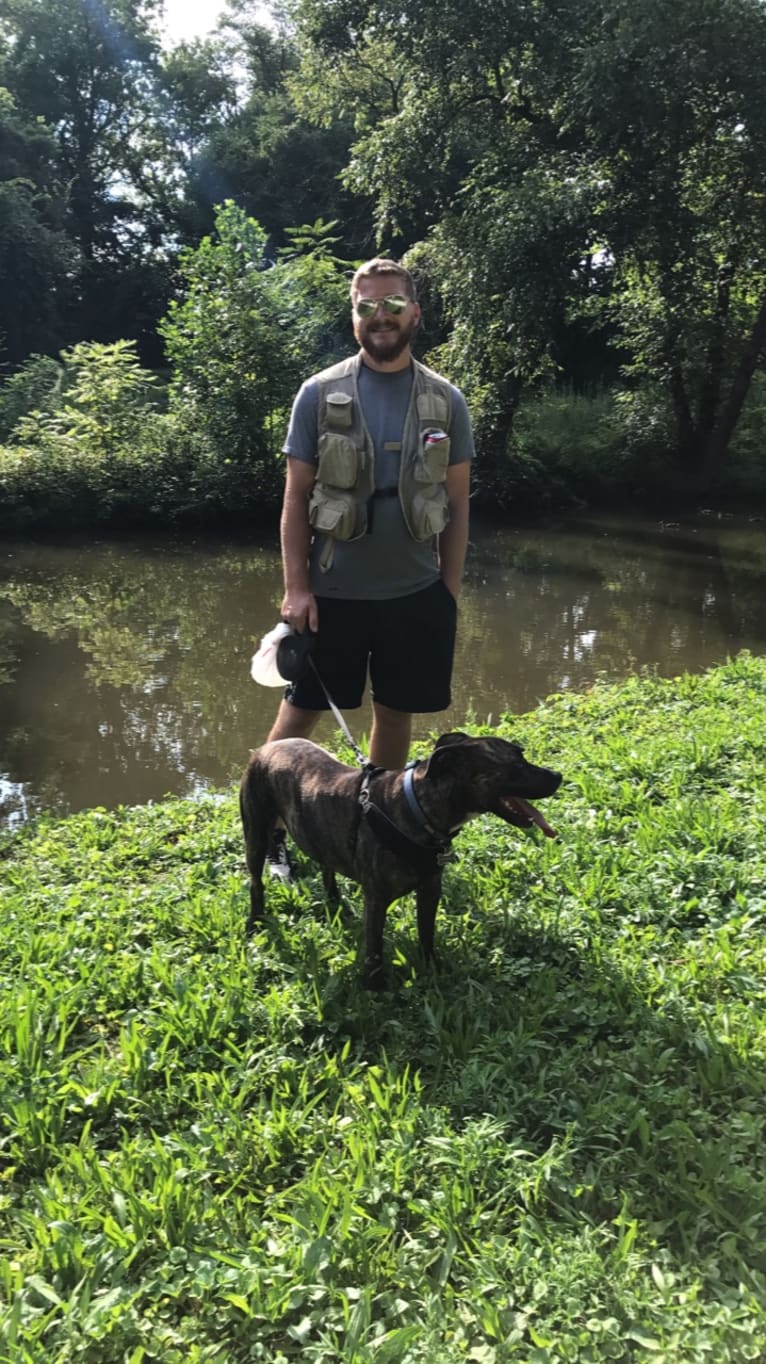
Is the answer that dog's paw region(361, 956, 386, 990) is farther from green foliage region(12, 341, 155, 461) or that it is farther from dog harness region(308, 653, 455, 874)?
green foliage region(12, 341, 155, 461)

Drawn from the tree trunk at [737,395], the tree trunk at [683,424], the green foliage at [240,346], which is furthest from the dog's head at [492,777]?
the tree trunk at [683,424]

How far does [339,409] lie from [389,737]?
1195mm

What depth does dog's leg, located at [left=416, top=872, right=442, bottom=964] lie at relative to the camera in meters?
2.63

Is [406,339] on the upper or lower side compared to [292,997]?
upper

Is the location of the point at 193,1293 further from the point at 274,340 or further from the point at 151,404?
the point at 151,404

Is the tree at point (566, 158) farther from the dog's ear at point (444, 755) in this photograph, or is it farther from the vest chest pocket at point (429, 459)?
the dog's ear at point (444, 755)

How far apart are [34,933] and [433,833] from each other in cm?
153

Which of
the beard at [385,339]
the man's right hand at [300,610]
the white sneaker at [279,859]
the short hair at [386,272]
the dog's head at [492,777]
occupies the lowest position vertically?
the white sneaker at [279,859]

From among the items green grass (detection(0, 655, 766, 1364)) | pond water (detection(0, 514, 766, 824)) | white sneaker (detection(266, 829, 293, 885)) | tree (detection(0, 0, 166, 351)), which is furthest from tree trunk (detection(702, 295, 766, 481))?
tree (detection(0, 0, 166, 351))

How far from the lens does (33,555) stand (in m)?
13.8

Work required:
Rewrite all of the records above with every occurrence of "dog's head" replaced by "dog's snout", leaving all other text unchanged. Omit the pictures from your answer.

Result of this task:
Is the answer that dog's paw region(361, 956, 386, 990) is farther from green foliage region(12, 341, 155, 461) or that it is farther from dog harness region(308, 653, 455, 874)?
green foliage region(12, 341, 155, 461)

Drawn from the tree trunk at [737,395], the tree trunk at [683,424], the green foliage at [240,346], which is furthest from the dog's snout at [492,777]?
the tree trunk at [683,424]

How far does [339,409] lie from [389,737]?
1195mm

What depth does dog's leg, located at [left=416, top=872, right=442, bottom=964] lie at relative to the camera in meters?
2.63

Is [406,339] on the upper or lower side compared to [292,997]?
upper

Is the location of the point at 193,1293 further from the point at 274,340 or further from the point at 151,404?
the point at 151,404

Is the tree at point (566, 158) farther from the dog's ear at point (444, 755) in this photograph, or is it farther from the vest chest pocket at point (429, 459)?
the dog's ear at point (444, 755)

How far apart are [34,933] and [433,833] from each other in cm?
153

Which of
the beard at [385,339]
the man's right hand at [300,610]
the white sneaker at [279,859]
the short hair at [386,272]
the dog's snout at [492,777]
occupies the lowest position vertically?
the white sneaker at [279,859]

From among the items green grass (detection(0, 655, 766, 1364)) | pond water (detection(0, 514, 766, 824)) | white sneaker (detection(266, 829, 293, 885)) | tree (detection(0, 0, 166, 351)), which is furthest from tree trunk (detection(702, 295, 766, 481))?
tree (detection(0, 0, 166, 351))

How far from the lens does (33,555) stand (in m)?
13.8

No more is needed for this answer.